Contraintes et pièges à éviter
Malgré ses avantages, le continuous batching n'est pas une baguette magique. La pression mémoire reste la limite absolue. Les prompts très longs combinés à des sorties étendues gonflent le cache KV. Si vous atteignez la saturation de la VRAM, le temps jusqu'au premier token (TTFT) augmente et les tokens par seconde (TPS) chutent drastiquement.
De plus, la complexité opérationnelle augmente. Gérer un serveur d'inférence avec continuous batching nécessite de surveiller finement l'utilisation mémoire, les taux d'éviction du cache et la queue d'attente. Une mauvaise configuration peut mener à des "OOM errors" (Out Of Memory) fréquentes. Il est crucial de définir des limites claires sur la longueur maximale des prompts et des réponses, et d'utiliser des mécanismes de rejet gracieux lorsque le système est saturé.
FAQ
Quelle est la différence principale entre Static Batching et Continuous Batching ?
Le Static Batching traite des lots de requêtes entières et attend que toutes soient terminées avant de libérer la ressource, causant de l'inactivité GPU si les longueurs varient. Le Continuous Batching opère au niveau du token : il retire une requête dès qu'elle finit et insère immédiatement une nouvelle requête en attente, maintenant une utilisation GPU constante et élevée.
Pourquoi le KV Caching est-il essentiel pour les LLMs ?
Sans KV Caching, chaque nouveau token généré nécessiterait de recalculer l'attention pour tous les tokens précédents, rendant la génération extrêmement lente (complexité O(n²)). Le KV Caching stocke ces calculs en mémoire, réduisant la complexité à O(n) pour chaque token suivant, au prix d'une consommation mémoire linéaire.

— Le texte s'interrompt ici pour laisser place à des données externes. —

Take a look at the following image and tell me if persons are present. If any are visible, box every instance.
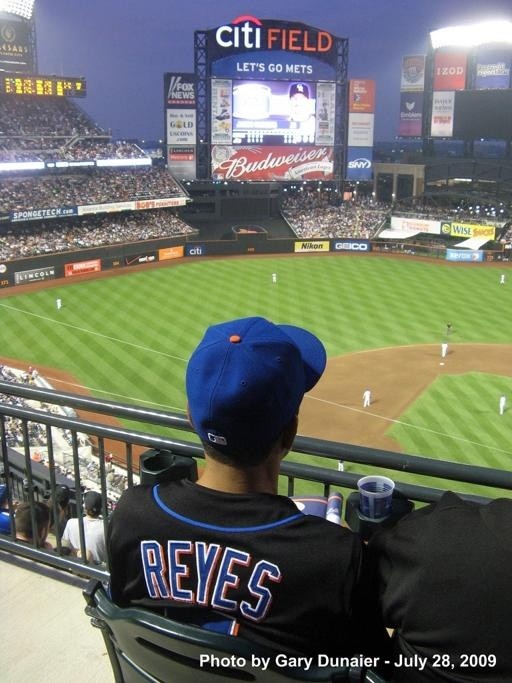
[366,487,511,683]
[55,296,63,311]
[362,388,371,407]
[337,458,345,472]
[102,314,396,681]
[0,363,139,581]
[440,340,448,359]
[499,393,507,414]
[271,271,278,286]
[277,181,512,262]
[1,89,200,263]
[497,272,506,289]
[285,83,312,121]
[446,321,452,333]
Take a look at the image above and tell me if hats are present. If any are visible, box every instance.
[0,485,6,499]
[55,484,70,501]
[187,317,327,447]
[82,491,102,512]
[288,81,310,100]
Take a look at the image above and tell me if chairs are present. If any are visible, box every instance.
[83,579,367,683]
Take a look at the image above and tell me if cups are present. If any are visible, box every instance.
[357,476,395,518]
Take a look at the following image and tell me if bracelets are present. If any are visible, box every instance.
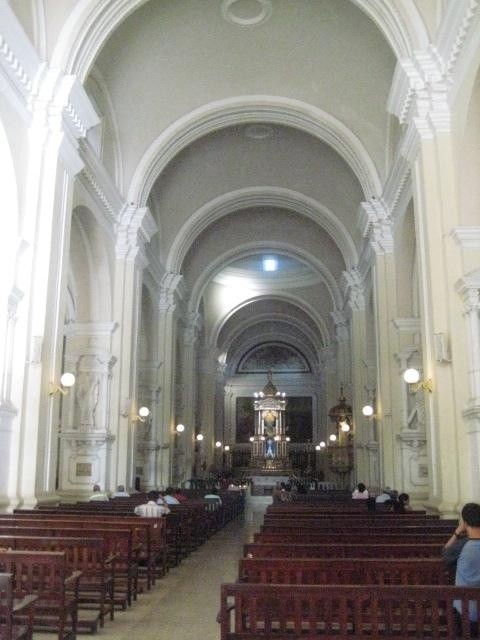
[453,532,460,539]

Qu'est-ce que PagedAttention et comment aide-t-il ?
PagedAttention divise la mémoire GPU en petites pages fixes, permettant un stockage non-contigu du cache KV. Cela élimine la fragmentation interne causée par la réservation de blocs mémoires contigus trop grands, augmentant ainsi le nombre de requêtes pouvant être traitées simultanément.
Quels outils open-source implémentent le Continuous Batching ?
Les deux principales solutions open-source sont vLLM et TensorRT-LLM. vLLM est particulièrement reconnu pour son implémentation de PagedAttention et sa facilité d'intégration, tandis que TensorRT-LLM offre des optimisations profondes liées au matériel NVIDIA.
Quel est l'impact réel sur le débit (throughput) ?
Les benchmarks indiquent des gains de débit allant de 2x à 23x par rapport au static batching, selon la configuration et la charge. vLLM a notamment montré des améliorations de 10 à 20 fois dans des conditions de production typiques.